Dataset entries:
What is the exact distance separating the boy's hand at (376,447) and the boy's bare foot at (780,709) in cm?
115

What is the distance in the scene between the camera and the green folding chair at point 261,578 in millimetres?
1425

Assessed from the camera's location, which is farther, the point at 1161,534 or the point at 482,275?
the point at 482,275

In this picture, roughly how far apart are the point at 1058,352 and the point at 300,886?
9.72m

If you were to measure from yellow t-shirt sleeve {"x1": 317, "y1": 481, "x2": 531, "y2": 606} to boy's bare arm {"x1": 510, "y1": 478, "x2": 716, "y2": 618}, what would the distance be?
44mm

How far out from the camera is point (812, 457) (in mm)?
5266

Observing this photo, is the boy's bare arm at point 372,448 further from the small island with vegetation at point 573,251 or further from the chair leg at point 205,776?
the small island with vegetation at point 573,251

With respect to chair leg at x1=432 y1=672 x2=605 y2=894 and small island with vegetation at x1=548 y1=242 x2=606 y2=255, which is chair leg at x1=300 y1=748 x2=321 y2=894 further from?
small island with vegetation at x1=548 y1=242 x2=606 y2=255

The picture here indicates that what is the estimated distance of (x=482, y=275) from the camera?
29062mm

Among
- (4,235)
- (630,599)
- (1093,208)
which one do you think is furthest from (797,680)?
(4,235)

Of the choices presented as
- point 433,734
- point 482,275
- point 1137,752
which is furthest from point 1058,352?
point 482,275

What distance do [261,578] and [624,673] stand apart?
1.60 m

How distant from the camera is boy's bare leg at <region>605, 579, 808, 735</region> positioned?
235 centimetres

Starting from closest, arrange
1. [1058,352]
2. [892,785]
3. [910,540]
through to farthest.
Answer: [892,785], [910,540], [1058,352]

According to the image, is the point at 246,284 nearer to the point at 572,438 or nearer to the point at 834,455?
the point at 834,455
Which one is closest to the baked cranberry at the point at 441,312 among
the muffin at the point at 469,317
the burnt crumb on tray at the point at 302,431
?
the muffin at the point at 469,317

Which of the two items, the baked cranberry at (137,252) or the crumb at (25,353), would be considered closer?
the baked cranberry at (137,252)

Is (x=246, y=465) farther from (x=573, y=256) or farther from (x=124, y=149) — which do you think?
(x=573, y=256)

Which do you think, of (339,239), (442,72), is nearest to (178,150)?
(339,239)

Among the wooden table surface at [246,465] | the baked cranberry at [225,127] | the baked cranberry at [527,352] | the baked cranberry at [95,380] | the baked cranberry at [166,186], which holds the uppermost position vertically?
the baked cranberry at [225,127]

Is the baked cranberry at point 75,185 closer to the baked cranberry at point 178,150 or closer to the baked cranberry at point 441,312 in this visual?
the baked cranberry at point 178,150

### OBJECTIVE:
Rewrite everything from the line containing "Observing this photo, is" down to the end of the items, swapping "chair leg" for "chair foot" and leaving all else unchanged. Give back only those lines.

### SOLUTION:
Observing this photo, is the boy's bare arm at point 372,448 further from the small island with vegetation at point 573,251 or further from the chair foot at point 205,776?
the small island with vegetation at point 573,251

With respect to chair foot at x1=432 y1=672 x2=605 y2=894 and small island with vegetation at x1=548 y1=242 x2=606 y2=255, which is chair foot at x1=300 y1=748 x2=321 y2=894 further from?
small island with vegetation at x1=548 y1=242 x2=606 y2=255

The picture here indicates that what is the estimated distance of (x=482, y=275) from the camera?
29062mm

Among
- (4,235)
- (630,599)
- (1093,208)
which one do you think is furthest from (797,680)?
(4,235)

Of the choices presented as
- point 433,734
- point 482,275
- point 1137,752
which is furthest from point 1058,352?
point 482,275

What distance do [261,578] and [624,673] stand apart?
1.60 m

How distant from the camera is boy's bare leg at <region>605, 579, 808, 735</region> positioned?
235 centimetres

Starting from closest, arrange
1. [1058,352]
2. [892,785]
3. [910,540]
through to farthest.
Answer: [892,785], [910,540], [1058,352]

According to the image, is the point at 246,284 nearer to the point at 572,438 or nearer to the point at 834,455?
the point at 834,455
Which one is closest to the baked cranberry at the point at 441,312 among
the muffin at the point at 469,317
the burnt crumb on tray at the point at 302,431
?
the muffin at the point at 469,317

Which of the two items, the baked cranberry at (137,252) or the crumb at (25,353), would be considered closer?
the baked cranberry at (137,252)

Is (x=246, y=465) farther from (x=573, y=256) or farther from (x=124, y=149) — which do you think?
(x=573, y=256)

Which do you think, of (339,239), (442,72), is nearest to (178,150)?
(339,239)

Among the wooden table surface at [246,465] | the baked cranberry at [225,127] | the baked cranberry at [527,352] | the baked cranberry at [95,380] | the baked cranberry at [166,186], which holds the uppermost position vertically?
the baked cranberry at [225,127]

Is the baked cranberry at point 75,185 closer to the baked cranberry at point 178,150 or closer to the baked cranberry at point 441,312 in this visual?
the baked cranberry at point 178,150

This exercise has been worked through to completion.